Lawrence Summers, who is perhaps the second economist-statesman associated with supposedly blind trust in the markets, is equally aware of their limitations. In a document co-authored nearly three decades ago, shortly after Wall Street had dropped 23% in a single terrifying day, Summers declared that the "efficient markets" hypothesis had collapsed with the remainder of the market on October 19, 1987 ". Summers has helped to create an idea that has become a pillar of the anti-efficiency market vision: there are limits to arbitrage, which means that smart traders can never correct price inefficiencies in the marketplace. presumed level by previous theorists.

In short, blaming the financial crisis on the naivety of key policymakers such as Greenspan and Summers is unjust and unfounded. What is emerging is that this myth is also dangerous.

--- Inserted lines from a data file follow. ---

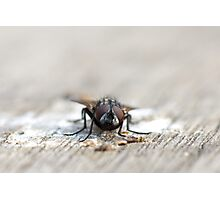 fly frontal Photographic Print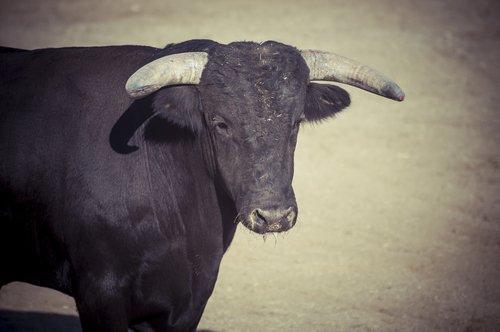 Интересные факты об испанском боевом животном
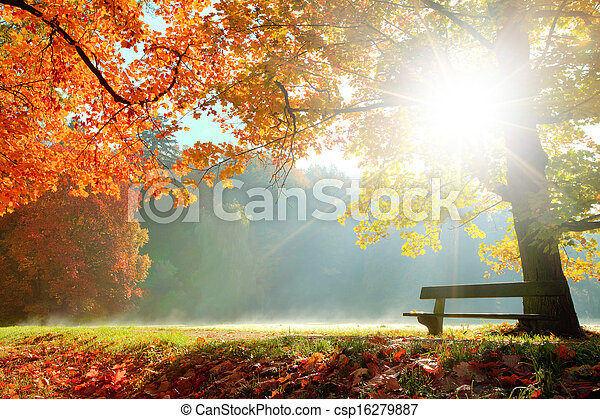 otoño, paisaje - csp16279887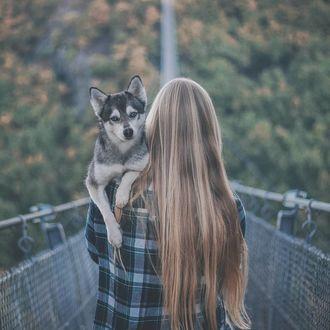Фото Девушка с собакой породы хаски на руках стоит к нам спиной, by myloveonpaws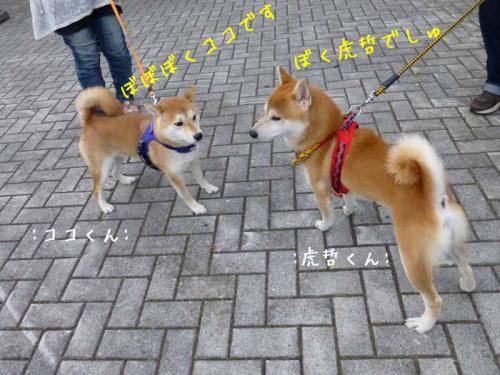 P1030584+AZUKI.jpg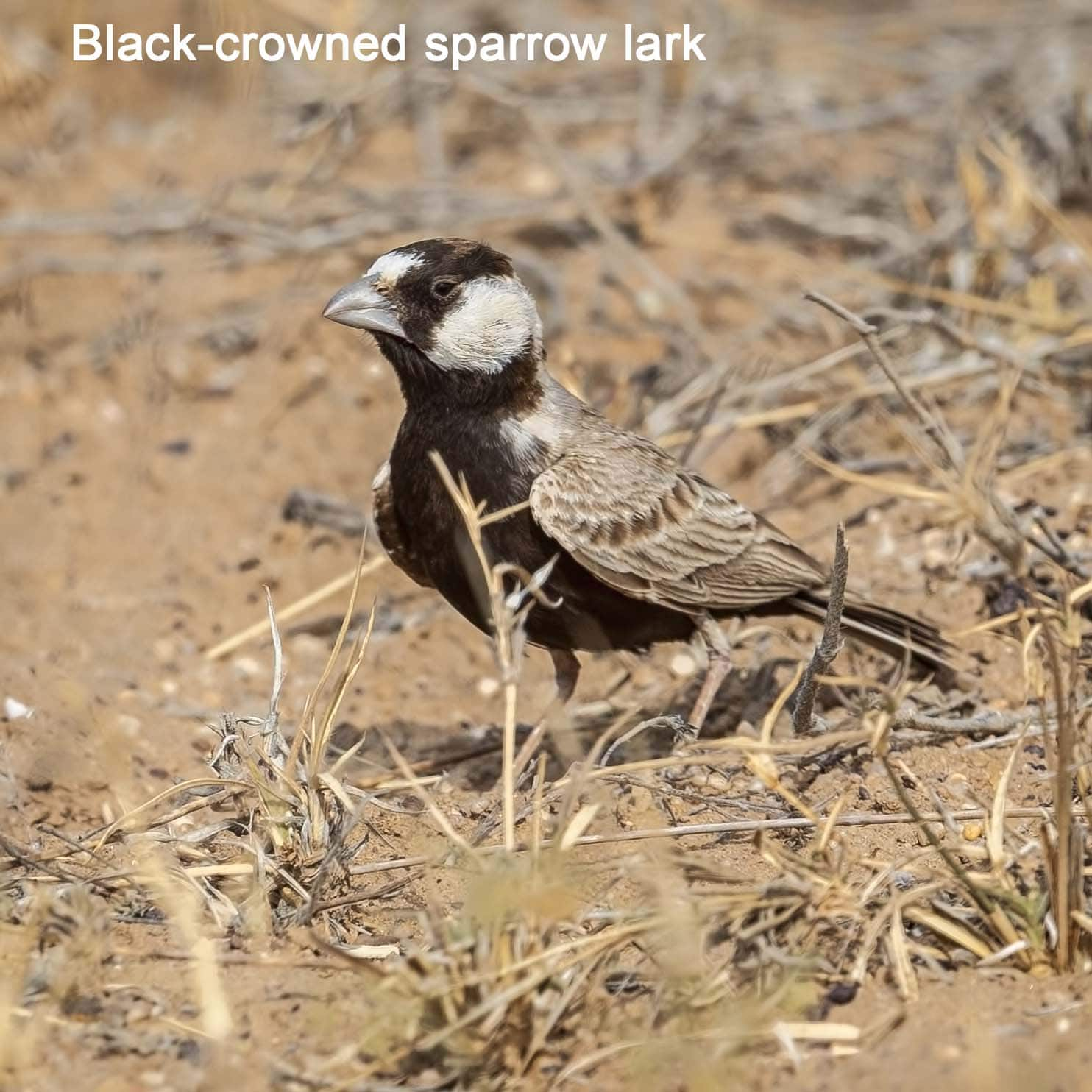 black-crowned-sparrow-lark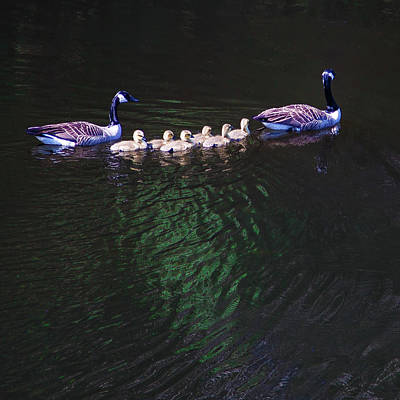 Photograph - The Goslings On The River by David Patterson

The myth diverts attention from the fact that political constraints, not intellectual failures, have prevented policymakers from curbing the housing habit. Nobody remembers that in 2001, the Greenspan Fed had banned the most abusive subprime mortgages, for the good reason that the ban had been bypassed. But why was he bypassed? The answer is that the capture of Congress by financial lobbies ensured the balkanization of regulation into an alphabetic soup of agencies, many of them being underfunded and ineffective. Non-bank mortgage lenders, for example, were placed under the authority of the Federal Trade Commission, which had no resources to carry out preventive supervision. It is no wonder that industry-leading practices have become glaring or that non-banking activities continue to dominate current mortgage activity.

This is not an isolated example either. The Greenspan Fed also tried to force more capital into the banks it oversaw, but it soon realized that it would lead to taking risks in various "shadow banks" that were beyond its control . Greenspan has also advocated for stricter regulation of the Federal Mortgage Association and the Federal Home Loan Mortgage Corporation (aka Fannie Mae and Freddie Mac), the giants of government-backed mortgage loans. Fannie's lobbyists fought back with a television advertisement warning Congress not to support the Greenspan plan. That buried him.

The important lesson of the crisis is not that the markets are fallible, which every thoughtful person already knew. It is that the essential regulations – the kind that Greenspan's anti-regulation law was said to favor – are blocked by fractured government machinery and rapacious lobbies. Even today, the financial system has several controllers before several congressional committees, because this multiplication creates additional opportunities for lawmakers to extract contributions to the campaign.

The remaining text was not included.